[Ziel der Übung] Greifen Sie bitte den Bericht über Fortuna Düsseldorfs Niederlage in Darmstadt auf und setzen Sie ihn nach seinem letzten Satz fort.

[Auszug zum Lesen]
Trotz Niederlage: In Düsseldorf bricht keine Panik aus

Über eine Halbzeit lang hatte Fortuna Düsseldorf in Darmstadt Überzahl, schaffte es jedoch nicht die drohende Niederlage abzuwenden. Nach drei Siegen in Folge hatte es die Rheinländer am Montagabend mal wieder erwischt. Panik bricht deswegen bei der Fortuna nicht aus.
Fortuna kommt nur schwer in Tritt
Der Vorsprung auf den Relegationsplatz beträgt sechs Runden vor Schluss komfortable acht Punkte. "Es passiert, dass man mal in einem Spiel kein Tor schießt. Dann kann man ein Spiel nicht gewinnen", wird Chefcoach Friedhelm Funkel auf der Fortuna-Homepage zitiert.
Seine Elf hatte vor ausverkauftem Haus ein paar Startschwierigkeiten und Glück, dass Darmstadts Ji aus kurzer Distanz den Ball statt ins Tor über die Querlatte jagte. Mit der Zeit kam die Fortuna besser ins Spiel und zu ersten Chancen durch Oliver Fink, Julian Schauerte und Florian Neuhaus. Das Tor machten jedoch die abstiegsbedrohten Gastgeber. Gegen einen abgefälschten Schuss von Kempe hatte Düsseldorfs Keeper Raphael Wolf keine Chance. "Dann bekommen wir so ein doofes abgefälschtes Ding. Das ist uns jetzt schon zum dritten Mal passiert und extrem ärgerlich", bemängelte Julian Schauerte. Nach einem Foul an ihm flog kurz darauf Hoogland vom Platz. Bei der Fortuna keimte Hoffnung auf.

(Daten zum Ablesen von Diagrammen)
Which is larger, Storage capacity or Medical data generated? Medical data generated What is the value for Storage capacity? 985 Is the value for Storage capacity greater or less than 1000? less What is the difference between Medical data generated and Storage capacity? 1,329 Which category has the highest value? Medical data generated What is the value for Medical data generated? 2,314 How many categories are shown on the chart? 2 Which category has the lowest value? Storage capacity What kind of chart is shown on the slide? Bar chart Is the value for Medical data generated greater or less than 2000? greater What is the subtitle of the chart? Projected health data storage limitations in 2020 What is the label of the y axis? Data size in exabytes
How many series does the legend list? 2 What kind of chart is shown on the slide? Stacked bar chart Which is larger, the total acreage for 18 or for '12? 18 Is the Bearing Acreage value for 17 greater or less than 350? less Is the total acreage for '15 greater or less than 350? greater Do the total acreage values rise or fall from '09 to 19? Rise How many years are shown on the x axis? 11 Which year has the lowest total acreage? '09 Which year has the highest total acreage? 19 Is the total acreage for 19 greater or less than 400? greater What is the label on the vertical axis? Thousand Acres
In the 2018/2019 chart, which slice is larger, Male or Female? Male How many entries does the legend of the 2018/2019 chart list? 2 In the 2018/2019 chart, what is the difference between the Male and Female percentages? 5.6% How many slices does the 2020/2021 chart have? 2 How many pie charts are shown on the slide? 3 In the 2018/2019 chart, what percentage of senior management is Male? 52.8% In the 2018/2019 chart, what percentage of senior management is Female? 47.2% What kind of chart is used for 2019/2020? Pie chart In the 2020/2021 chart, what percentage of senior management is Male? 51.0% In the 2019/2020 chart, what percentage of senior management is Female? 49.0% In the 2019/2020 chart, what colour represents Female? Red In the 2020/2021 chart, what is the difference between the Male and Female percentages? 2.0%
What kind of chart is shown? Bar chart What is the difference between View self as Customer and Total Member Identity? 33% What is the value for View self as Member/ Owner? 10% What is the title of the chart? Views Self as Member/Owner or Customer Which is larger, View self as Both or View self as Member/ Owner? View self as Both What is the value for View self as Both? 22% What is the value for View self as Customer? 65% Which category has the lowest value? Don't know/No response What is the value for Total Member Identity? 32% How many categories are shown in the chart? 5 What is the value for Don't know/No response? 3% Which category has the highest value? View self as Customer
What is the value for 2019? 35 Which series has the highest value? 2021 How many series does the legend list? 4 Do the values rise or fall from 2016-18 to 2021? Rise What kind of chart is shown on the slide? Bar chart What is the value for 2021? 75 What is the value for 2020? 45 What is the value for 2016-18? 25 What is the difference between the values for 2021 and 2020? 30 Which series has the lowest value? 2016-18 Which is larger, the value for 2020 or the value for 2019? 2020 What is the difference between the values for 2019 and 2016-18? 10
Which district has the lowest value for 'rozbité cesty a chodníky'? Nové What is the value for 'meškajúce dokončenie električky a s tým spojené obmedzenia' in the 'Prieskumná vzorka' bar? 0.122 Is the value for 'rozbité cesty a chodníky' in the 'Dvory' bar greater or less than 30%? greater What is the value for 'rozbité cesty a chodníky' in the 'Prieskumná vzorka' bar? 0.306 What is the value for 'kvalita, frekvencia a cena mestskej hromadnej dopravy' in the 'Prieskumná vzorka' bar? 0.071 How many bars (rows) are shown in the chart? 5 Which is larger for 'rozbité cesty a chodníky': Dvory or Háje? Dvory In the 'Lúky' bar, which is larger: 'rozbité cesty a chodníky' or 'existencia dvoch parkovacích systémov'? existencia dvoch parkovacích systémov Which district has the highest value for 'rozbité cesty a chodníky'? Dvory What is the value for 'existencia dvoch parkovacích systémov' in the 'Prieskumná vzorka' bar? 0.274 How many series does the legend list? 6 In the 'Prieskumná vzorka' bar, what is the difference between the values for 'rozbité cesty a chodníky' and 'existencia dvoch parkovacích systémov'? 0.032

[Lösung der Aufgabe]
Düsseldorfer finden die Lücke nicht
Gegen aufopferungsvoll kämpfende Gastgeber suchte Düsseldorf die entscheidende Lücke, doch fand diese viel zu selten. Die besten Chancen zum Ausgleich hatten kurz nach der Pause Genki Haraguchi (Innenpfosten) und Mitte der zweiten Halbzeit Marcel Sobottka (Außenpfosten). Doch mangels fehlender Kreativität im Düsseldorfer Spiel blieb es beim knappen Vorsprung der Darmstädter. "Wir haben an uns geglaubt und wussten, dass wir auch in der 93. Minute noch zum Ausgleich kommen können. Aber das sollte heute einfach nicht sein“, bedauerte Sobottka. Trotz des weiterhin bestehenden Vorsprungs in der Tabelle sieht der Trainer sein Team noch lange nicht am Ziel. "Wir müssen viel punkten, um da oben zu bleiben. Mit 53 Punkten ist noch keiner aufgestiegen", mahnt Friedhelm Funkel bei „rp-online“.